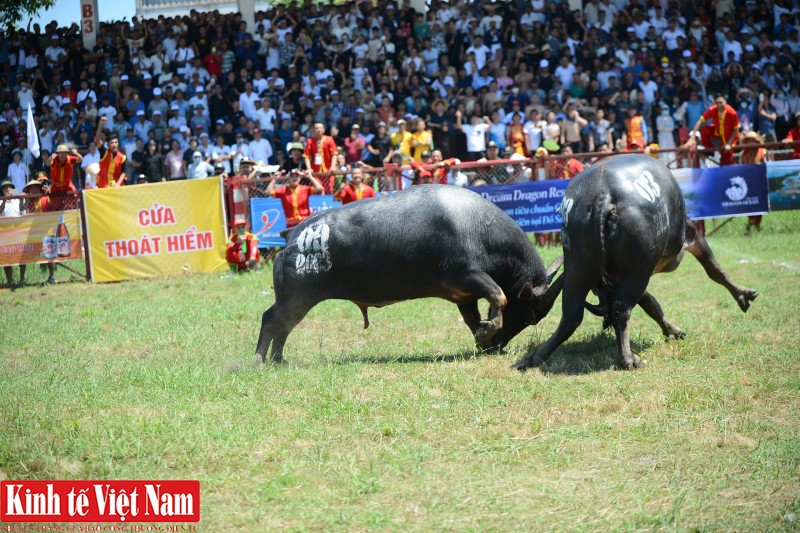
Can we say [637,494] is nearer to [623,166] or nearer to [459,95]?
[623,166]

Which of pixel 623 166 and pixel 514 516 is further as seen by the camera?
pixel 623 166

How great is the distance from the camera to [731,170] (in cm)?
1612

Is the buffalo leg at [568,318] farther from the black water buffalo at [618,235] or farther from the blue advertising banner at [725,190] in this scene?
the blue advertising banner at [725,190]

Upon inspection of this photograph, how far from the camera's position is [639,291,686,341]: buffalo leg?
8.25 meters

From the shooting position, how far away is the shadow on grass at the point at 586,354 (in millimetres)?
7562

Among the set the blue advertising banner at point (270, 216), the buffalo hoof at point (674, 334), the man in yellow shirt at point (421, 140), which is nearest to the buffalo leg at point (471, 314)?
the buffalo hoof at point (674, 334)

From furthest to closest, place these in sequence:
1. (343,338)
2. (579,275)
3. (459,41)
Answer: (459,41) → (343,338) → (579,275)

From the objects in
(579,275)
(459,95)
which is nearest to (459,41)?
(459,95)

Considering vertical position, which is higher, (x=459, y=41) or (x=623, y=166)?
(x=459, y=41)

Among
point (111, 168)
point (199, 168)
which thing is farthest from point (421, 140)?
point (111, 168)

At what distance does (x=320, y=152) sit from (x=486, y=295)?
32.4 feet

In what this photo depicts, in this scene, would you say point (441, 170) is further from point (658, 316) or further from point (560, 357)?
point (560, 357)

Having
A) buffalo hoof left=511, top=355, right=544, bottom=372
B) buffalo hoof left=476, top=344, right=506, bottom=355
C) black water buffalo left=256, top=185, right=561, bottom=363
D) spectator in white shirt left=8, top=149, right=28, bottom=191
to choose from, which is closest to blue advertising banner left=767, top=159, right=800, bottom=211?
black water buffalo left=256, top=185, right=561, bottom=363

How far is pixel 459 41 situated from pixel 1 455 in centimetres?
1868
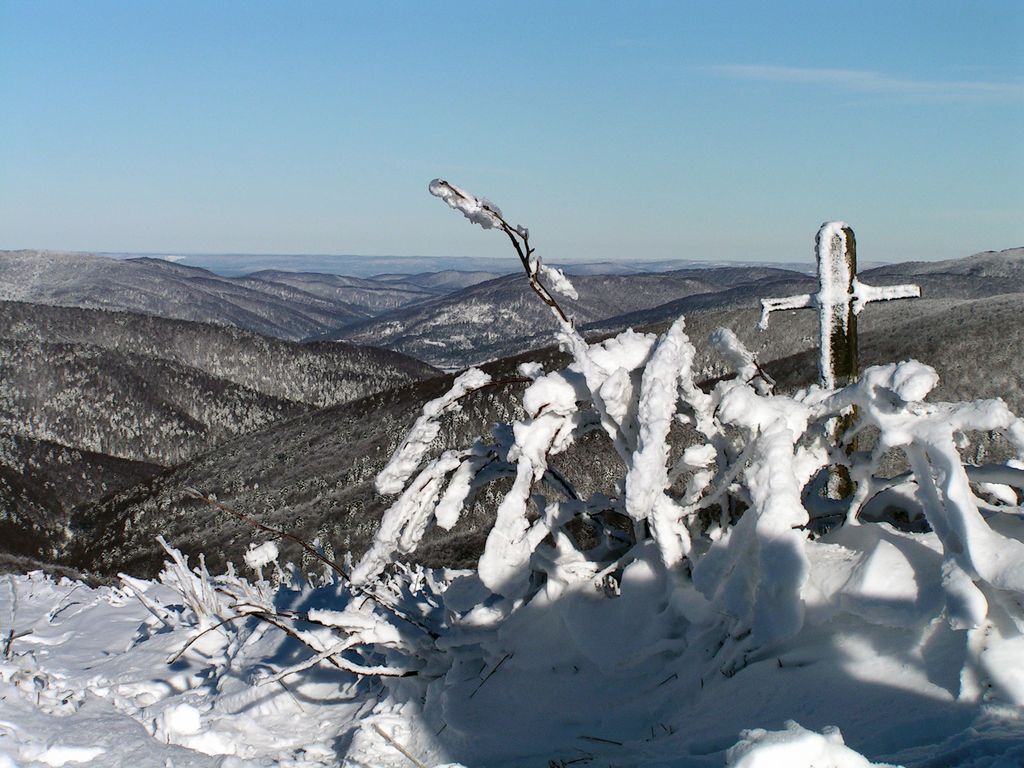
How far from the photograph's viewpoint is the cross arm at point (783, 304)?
7.09m

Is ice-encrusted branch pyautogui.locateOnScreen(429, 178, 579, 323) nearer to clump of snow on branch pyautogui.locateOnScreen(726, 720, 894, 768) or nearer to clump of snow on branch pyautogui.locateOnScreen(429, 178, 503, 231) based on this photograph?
clump of snow on branch pyautogui.locateOnScreen(429, 178, 503, 231)

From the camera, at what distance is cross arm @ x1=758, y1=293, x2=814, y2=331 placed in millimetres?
7090

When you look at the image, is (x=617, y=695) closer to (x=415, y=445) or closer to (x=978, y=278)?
(x=415, y=445)

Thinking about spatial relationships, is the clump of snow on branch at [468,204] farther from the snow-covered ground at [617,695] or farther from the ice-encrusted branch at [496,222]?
the snow-covered ground at [617,695]

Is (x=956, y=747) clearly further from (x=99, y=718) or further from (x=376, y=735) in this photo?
(x=99, y=718)

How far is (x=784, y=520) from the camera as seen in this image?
4.73 meters

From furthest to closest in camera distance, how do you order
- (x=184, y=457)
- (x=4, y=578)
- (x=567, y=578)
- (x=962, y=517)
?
(x=184, y=457) → (x=4, y=578) → (x=567, y=578) → (x=962, y=517)

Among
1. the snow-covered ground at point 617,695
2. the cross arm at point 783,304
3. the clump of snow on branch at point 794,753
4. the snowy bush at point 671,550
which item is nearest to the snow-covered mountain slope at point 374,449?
the snow-covered ground at point 617,695

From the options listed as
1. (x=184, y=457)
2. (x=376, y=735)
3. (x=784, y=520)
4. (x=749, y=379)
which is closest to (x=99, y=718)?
(x=376, y=735)

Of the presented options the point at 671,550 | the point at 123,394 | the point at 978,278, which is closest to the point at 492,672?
the point at 671,550

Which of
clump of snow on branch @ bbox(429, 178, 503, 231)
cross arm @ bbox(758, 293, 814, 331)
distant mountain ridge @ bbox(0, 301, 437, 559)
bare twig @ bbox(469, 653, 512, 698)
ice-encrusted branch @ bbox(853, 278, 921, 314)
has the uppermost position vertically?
clump of snow on branch @ bbox(429, 178, 503, 231)

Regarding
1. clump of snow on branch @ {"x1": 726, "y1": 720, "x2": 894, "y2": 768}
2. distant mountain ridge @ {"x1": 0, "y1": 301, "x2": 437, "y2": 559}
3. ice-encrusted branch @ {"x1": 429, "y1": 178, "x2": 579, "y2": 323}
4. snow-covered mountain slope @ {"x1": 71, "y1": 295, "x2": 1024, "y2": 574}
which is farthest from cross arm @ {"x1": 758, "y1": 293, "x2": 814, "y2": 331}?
distant mountain ridge @ {"x1": 0, "y1": 301, "x2": 437, "y2": 559}

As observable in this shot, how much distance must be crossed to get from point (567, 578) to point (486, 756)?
4.34 ft

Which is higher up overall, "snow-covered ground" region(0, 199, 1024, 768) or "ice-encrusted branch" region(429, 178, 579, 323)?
"ice-encrusted branch" region(429, 178, 579, 323)
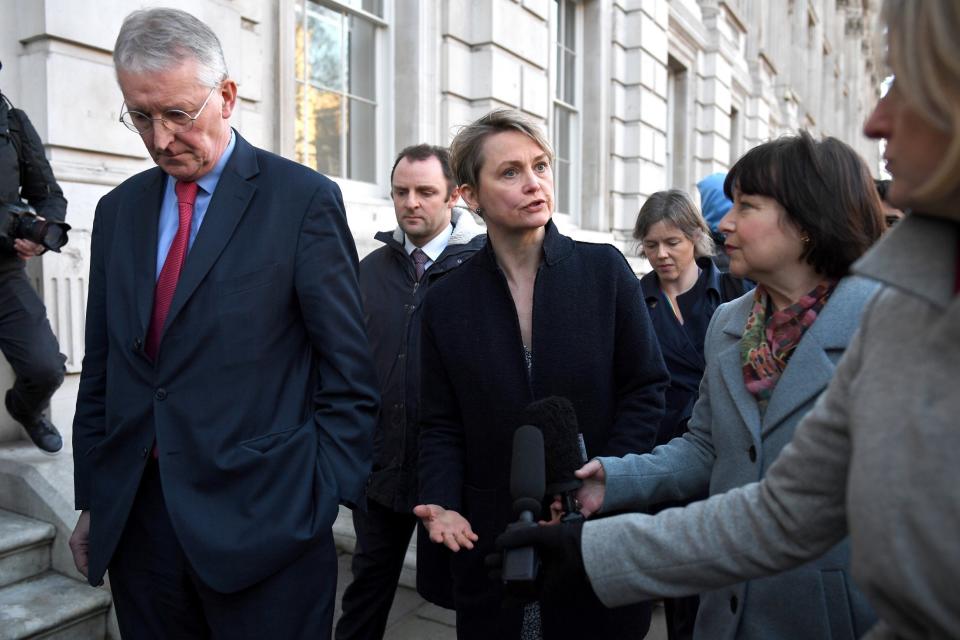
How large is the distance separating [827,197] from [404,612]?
297cm

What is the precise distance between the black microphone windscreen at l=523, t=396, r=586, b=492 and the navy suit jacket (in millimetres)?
605

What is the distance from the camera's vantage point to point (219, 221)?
190cm

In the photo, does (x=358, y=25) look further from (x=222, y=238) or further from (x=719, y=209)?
(x=222, y=238)

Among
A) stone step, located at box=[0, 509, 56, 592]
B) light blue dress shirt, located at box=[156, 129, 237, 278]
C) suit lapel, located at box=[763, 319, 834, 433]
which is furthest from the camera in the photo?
stone step, located at box=[0, 509, 56, 592]

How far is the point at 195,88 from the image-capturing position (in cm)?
189

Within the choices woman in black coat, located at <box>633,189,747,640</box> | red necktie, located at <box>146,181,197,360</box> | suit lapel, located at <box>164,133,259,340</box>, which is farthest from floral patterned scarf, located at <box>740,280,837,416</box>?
woman in black coat, located at <box>633,189,747,640</box>

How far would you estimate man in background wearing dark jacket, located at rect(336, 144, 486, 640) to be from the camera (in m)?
3.10

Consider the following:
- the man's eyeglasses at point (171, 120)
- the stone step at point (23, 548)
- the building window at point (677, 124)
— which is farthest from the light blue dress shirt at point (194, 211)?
the building window at point (677, 124)

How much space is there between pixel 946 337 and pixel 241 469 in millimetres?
1496

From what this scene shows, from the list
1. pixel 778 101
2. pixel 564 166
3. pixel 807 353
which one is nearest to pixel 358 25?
pixel 564 166

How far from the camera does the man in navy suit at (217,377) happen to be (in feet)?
6.03

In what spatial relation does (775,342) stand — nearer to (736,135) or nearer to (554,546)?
(554,546)

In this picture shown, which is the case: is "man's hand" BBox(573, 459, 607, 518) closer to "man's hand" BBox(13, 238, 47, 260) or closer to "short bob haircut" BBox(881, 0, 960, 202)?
"short bob haircut" BBox(881, 0, 960, 202)

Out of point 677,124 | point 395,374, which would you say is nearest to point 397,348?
point 395,374
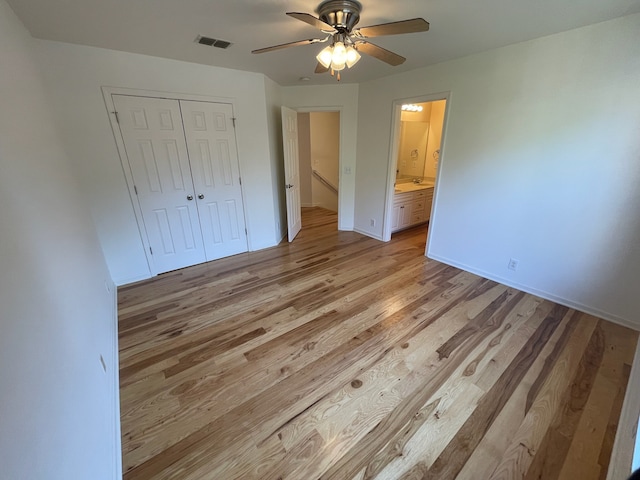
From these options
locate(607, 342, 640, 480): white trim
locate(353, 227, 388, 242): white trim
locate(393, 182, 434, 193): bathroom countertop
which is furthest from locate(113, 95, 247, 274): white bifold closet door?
locate(607, 342, 640, 480): white trim

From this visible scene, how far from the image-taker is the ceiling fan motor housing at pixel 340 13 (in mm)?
1691

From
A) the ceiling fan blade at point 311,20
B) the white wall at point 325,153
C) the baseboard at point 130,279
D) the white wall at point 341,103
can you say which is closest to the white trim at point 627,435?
the ceiling fan blade at point 311,20

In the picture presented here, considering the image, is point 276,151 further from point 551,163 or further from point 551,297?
point 551,297

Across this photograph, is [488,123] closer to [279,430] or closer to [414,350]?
[414,350]

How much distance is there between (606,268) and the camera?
229cm

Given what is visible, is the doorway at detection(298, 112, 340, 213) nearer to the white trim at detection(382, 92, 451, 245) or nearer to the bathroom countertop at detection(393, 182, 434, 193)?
the bathroom countertop at detection(393, 182, 434, 193)

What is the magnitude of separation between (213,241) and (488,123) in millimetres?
3581

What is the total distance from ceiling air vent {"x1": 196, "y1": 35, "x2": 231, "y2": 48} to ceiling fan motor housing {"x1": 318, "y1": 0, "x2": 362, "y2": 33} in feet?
3.51

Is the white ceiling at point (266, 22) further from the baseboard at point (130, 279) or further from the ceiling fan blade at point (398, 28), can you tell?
the baseboard at point (130, 279)

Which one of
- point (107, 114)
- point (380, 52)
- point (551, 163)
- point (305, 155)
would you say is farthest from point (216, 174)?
point (551, 163)

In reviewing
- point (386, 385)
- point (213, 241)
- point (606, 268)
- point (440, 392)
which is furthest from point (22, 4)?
point (606, 268)

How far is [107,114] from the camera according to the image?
2.57 metres

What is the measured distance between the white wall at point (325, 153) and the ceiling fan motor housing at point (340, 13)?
4133 mm

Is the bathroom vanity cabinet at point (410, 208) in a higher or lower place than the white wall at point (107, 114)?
lower
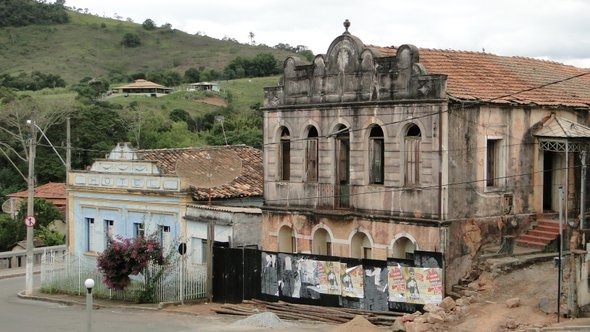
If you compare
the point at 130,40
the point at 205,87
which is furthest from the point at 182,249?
the point at 130,40

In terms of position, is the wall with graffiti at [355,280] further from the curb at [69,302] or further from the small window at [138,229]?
the small window at [138,229]

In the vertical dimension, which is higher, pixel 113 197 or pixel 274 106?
pixel 274 106

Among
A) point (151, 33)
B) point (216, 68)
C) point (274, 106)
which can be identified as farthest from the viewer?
point (151, 33)

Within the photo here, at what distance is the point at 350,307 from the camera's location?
2491cm

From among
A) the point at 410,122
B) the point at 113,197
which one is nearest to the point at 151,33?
the point at 113,197

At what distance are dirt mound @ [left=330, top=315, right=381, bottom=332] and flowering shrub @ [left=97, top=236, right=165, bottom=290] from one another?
30.1 feet

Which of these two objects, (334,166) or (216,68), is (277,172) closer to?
(334,166)

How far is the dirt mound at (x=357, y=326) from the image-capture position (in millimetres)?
21802

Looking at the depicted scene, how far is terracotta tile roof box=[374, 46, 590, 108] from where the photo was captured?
2562 centimetres

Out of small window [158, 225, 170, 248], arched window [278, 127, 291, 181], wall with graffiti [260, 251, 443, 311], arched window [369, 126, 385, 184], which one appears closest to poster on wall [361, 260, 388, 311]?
wall with graffiti [260, 251, 443, 311]

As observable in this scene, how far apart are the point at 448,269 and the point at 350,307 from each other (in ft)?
9.64

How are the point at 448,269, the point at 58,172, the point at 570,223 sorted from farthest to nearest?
the point at 58,172, the point at 570,223, the point at 448,269

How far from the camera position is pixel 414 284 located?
77.2ft

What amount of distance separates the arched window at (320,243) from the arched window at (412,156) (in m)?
3.61
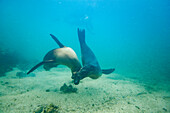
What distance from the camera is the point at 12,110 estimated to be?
7.64ft

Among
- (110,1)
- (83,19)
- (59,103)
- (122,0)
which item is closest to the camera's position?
(59,103)

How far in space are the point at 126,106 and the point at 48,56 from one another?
124 inches

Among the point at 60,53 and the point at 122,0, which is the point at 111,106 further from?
the point at 122,0

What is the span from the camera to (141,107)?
113 inches

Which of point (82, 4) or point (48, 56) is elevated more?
point (82, 4)

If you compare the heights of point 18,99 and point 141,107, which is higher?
point 18,99

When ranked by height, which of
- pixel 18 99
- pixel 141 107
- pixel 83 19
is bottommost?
pixel 141 107

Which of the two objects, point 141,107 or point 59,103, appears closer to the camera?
point 59,103

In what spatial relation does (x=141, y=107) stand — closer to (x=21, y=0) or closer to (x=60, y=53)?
(x=60, y=53)

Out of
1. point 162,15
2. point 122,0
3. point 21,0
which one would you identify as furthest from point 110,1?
point 21,0

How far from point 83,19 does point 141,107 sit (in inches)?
1246

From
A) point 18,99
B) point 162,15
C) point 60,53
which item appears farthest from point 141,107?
→ point 162,15

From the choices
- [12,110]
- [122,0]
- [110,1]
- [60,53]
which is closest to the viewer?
[12,110]

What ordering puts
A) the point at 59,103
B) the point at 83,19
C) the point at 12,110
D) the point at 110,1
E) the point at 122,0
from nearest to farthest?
1. the point at 12,110
2. the point at 59,103
3. the point at 83,19
4. the point at 122,0
5. the point at 110,1
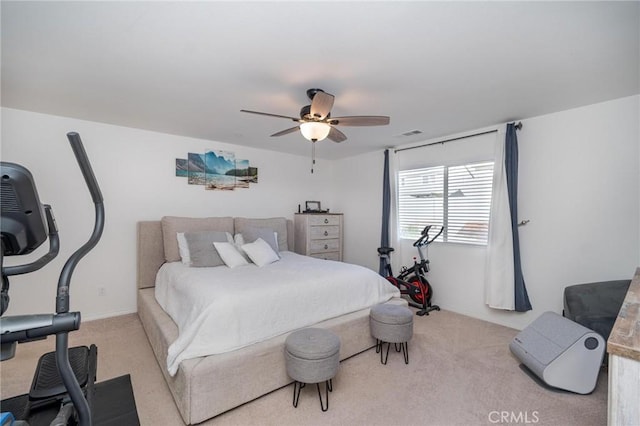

+ + + +

Reproduce the material from the line containing "How far from the camera position" through the end of the material, swapping "Among" for "From among" and leaving everything else unchanged. Omit the pictures from your answer.

How far from the camera position is pixel 414 284 located?
77.2ft

What amount of distance separates the arched window at (320,243) from the arched window at (412,156) (in m)?
3.61
What distance from the camera is the point at 12,110 estimated to be?
7.64ft

From among
- (110,1)
- (83,19)
- (59,103)
- (122,0)
which item is closest to the camera's position?
(59,103)

How far in space are the point at 126,106 and the point at 48,56 from one another?
124 inches

From among the point at 60,53 and the point at 122,0, which is the point at 111,106 further from?
the point at 122,0

What is the span from the camera to (141,107)?
113 inches

Which of point (82, 4) or point (48, 56) is elevated more?
point (82, 4)

If you compare the heights of point 18,99 and point 141,107, which is higher?
point 18,99

When ranked by height, which of
- pixel 18 99
- pixel 141 107
- pixel 83 19
is bottommost?
pixel 141 107

Which of the two objects, point 141,107 or point 59,103, appears closer to the camera?
point 59,103

In what spatial relation does (x=141, y=107) stand — closer to (x=21, y=0) or closer to (x=60, y=53)?
(x=60, y=53)

Out of
1. point 162,15
2. point 122,0
3. point 21,0
which one would you identify as furthest from point 110,1?
point 21,0

How far from point 83,19 does point 141,107 sit (in inches)?
1246

From
A) point 18,99
B) point 162,15
C) point 60,53
which item appears farthest from point 141,107?
→ point 162,15

From the choices
- [12,110]
- [122,0]
- [110,1]
- [60,53]
which is closest to the viewer?
[12,110]

What ordering puts
A) the point at 59,103
B) the point at 83,19
C) the point at 12,110
D) the point at 110,1
E) the point at 122,0
from nearest to farthest?
1. the point at 12,110
2. the point at 59,103
3. the point at 83,19
4. the point at 122,0
5. the point at 110,1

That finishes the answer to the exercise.